La différence avec un Ehpad est que cette structure n’est pas médicalisée. Ni infirmier ni aide-soignant à demeure. Mais à la demande, les médecins et soignants se déplacent. Chaque résident a son bip d’appel. La maîtresse de maison et son adjointe habitent sur place et sont d’astreinte à tour de rôle jour et nuit.

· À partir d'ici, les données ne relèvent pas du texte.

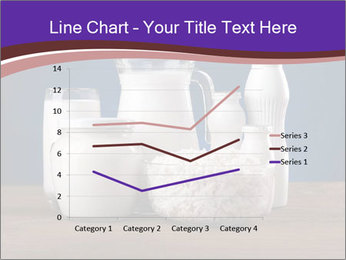 0000073965 PowerPoint Template - Slide 54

L’une des meilleures approches de psychologie environnementale reste tout de même le maintien à domicile. C’est ce que fait la Suède depuis les années 50. Les chiffres sont éloquents. En 2015, 95% des personnes âgées vivaient à domicile et 4,2 % en établissement. « Le personal assistant » correspond à une aide à domicile qui peut accompagner une personne âgée chez le médecin et lui tenir compagnie. Une profession innovante. c’est une autre approche que la France. Selon Dominique Acker,« l’autonomie est considérée comme un tout et la personne est au centre.»
Une initiative originale de psychologie architecturale est celui des tiny-houses, très en vogue aux États-Unis avec ses villages de séniors . « De plus, les mini-maisons peuvent être facilement adaptées pour répondre aux besoins physiques et psychologiques des personnes âgées : perte d’autonomie, accès en fauteuil roulant, assistance visuelle ou vocale, etc.» est-il rapporté par le journaliste Laurent Tournelle.
Ces exemples d’initiatives en psychologie environnementale démontrent qu’il est possible d’innover dans la prise en charge des personnes âgées dépendantes en leur proposant une qualité de vie humaniste.